Implementation:Eventual Inc Daft Daft Func Batch
| Knowledge Sources | |
|---|---|
| Domains | Data_Engineering, User_Defined_Functions |
| Last Updated | 2026-02-08 00:00 GMT |
Overview
Concrete tool for decorating Python functions as batch-oriented user-defined functions provided by the Daft library.
Description
The @daft.func.batch decorator converts a Python function into a Daft user-defined batch function. Batch functions receive daft.Series arguments and return a daft.Series, list, numpy.ndarray, or pyarrow.Array. Scalar arguments are passed through without modification. Unlike row-wise UDFs, the return_dtype parameter is required. An optional batch_size parameter controls the maximum number of rows in each input batch.
Usage
Import via import daft and apply the @daft.func.batch(return_dtype=...) decorator. Use when you need vectorized columnar processing with libraries like PyArrow or NumPy.
Code Reference
Source Location
- Repository: Daft
- File:
daft/udf/__init__.py - Lines: L229-312
Signature
@daft.func.batch(
*,
return_dtype: DataTypeLike,
unnest: bool = False,
use_process: bool | None = None,
batch_size: int | None = None,
max_retries: int | None = None,
on_error: Literal["raise", "log", "ignore"] | None = None,
)
Import
import daft
from daft import DataType, Series
@daft.func.batch(return_dtype=DataType.int64())
def my_batch_fn(a: Series, b: Series) -> Series:
...

TASK DIRECTIONS -
Answer these questions from the Daft batch decorator page:
1. Which parameter is required for batch functions, unlike for row-wise UDFs?
2. In which file is the decorator located?
3. What is the default value of `unnest` in the signature?

SOURCE MATERIAL -

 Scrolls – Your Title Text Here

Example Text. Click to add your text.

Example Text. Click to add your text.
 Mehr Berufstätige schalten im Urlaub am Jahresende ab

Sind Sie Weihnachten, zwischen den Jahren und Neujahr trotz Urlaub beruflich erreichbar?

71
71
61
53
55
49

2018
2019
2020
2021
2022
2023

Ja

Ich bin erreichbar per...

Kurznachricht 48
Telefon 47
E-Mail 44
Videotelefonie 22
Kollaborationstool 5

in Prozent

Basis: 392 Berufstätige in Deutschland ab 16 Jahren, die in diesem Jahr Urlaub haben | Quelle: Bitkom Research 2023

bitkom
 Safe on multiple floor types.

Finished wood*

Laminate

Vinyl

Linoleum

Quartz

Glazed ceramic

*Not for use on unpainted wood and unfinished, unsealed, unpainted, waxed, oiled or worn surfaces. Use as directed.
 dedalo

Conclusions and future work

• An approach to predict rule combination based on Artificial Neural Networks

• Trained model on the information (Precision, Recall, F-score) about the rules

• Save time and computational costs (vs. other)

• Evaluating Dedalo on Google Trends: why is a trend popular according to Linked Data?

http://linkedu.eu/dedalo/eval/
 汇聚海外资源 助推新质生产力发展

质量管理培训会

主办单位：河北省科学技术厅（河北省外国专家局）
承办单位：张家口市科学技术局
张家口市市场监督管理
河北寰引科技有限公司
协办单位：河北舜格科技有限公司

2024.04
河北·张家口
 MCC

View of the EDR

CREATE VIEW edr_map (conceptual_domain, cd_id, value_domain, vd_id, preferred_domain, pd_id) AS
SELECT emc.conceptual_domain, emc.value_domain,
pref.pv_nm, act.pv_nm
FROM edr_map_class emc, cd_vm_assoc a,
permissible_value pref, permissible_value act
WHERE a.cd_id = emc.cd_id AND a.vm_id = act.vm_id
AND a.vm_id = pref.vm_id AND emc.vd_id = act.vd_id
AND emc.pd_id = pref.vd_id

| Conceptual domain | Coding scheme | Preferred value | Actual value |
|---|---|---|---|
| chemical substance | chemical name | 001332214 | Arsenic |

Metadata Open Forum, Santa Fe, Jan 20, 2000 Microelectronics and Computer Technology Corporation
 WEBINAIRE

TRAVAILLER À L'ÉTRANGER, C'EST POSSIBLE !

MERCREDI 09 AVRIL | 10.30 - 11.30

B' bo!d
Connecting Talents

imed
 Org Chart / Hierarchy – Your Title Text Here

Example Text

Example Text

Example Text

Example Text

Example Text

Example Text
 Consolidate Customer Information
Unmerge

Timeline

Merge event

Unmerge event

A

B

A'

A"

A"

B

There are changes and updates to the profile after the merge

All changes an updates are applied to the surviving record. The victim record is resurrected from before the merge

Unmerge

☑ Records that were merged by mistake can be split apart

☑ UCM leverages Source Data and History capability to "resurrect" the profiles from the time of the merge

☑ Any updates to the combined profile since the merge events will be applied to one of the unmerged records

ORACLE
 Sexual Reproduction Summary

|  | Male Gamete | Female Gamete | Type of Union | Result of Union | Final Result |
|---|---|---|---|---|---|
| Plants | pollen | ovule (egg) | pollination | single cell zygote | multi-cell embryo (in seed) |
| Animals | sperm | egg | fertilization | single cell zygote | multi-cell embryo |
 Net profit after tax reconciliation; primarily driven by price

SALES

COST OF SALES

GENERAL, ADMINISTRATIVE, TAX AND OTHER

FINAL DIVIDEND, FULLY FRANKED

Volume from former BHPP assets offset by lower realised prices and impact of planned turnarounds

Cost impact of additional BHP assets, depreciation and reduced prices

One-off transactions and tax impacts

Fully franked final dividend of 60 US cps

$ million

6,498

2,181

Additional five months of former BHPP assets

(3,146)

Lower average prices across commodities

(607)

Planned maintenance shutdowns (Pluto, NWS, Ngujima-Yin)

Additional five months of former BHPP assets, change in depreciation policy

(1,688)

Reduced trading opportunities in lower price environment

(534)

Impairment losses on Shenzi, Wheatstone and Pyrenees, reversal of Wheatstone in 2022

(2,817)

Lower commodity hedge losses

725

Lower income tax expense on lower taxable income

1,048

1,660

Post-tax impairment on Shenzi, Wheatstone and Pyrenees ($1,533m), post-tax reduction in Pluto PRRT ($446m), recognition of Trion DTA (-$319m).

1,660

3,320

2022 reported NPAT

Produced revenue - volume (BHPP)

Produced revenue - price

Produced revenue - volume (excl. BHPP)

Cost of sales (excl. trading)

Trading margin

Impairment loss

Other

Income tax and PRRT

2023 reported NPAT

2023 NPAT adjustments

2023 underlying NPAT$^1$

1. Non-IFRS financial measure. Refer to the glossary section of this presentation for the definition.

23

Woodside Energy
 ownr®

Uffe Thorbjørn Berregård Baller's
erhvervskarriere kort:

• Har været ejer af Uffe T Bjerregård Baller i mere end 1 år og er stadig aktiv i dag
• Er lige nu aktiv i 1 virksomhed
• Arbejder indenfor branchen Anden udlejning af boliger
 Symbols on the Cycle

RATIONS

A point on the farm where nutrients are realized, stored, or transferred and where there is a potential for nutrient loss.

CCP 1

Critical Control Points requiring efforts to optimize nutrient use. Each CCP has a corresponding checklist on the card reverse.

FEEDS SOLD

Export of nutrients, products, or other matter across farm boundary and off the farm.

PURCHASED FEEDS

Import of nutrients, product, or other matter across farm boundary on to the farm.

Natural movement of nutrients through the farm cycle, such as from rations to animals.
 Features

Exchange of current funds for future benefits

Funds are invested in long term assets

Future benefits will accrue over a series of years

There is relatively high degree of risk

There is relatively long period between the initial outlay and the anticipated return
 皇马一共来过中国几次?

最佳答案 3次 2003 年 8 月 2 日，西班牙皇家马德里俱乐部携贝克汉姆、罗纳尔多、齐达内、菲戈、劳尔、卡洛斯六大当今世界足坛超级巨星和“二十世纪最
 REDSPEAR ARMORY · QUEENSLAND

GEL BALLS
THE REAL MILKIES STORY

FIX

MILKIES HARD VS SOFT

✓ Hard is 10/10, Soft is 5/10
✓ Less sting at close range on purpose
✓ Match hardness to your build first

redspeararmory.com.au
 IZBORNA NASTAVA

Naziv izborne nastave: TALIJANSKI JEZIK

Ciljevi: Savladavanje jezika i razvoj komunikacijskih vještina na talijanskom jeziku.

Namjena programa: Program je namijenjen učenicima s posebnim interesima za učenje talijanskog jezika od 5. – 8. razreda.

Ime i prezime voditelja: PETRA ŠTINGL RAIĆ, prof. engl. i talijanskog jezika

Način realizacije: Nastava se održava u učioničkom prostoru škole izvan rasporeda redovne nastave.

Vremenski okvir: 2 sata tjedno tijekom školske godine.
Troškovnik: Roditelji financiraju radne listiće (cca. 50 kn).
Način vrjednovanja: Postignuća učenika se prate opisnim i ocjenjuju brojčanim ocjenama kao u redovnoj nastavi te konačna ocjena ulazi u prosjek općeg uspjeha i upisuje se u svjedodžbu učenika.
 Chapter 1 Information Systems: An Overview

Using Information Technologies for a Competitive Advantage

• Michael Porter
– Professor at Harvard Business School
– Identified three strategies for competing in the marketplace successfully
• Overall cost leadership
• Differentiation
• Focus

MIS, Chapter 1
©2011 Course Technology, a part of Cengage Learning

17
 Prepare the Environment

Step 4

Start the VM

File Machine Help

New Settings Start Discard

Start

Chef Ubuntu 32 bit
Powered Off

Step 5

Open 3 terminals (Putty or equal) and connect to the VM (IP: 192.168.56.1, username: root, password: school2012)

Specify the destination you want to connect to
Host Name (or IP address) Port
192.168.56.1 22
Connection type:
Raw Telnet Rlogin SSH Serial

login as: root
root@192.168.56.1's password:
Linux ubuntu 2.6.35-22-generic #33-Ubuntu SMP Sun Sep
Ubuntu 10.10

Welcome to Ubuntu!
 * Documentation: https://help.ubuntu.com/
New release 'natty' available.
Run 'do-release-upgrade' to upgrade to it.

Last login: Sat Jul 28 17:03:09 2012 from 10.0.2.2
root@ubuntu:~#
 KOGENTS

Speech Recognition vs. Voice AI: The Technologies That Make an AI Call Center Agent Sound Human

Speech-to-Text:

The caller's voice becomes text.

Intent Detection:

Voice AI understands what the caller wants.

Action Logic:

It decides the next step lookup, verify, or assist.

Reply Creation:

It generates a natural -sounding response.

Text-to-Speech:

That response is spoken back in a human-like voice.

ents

RESULT FOR THIS EXERCISE -
1. return_dtype
2. daft/udf/__init__.py
3. False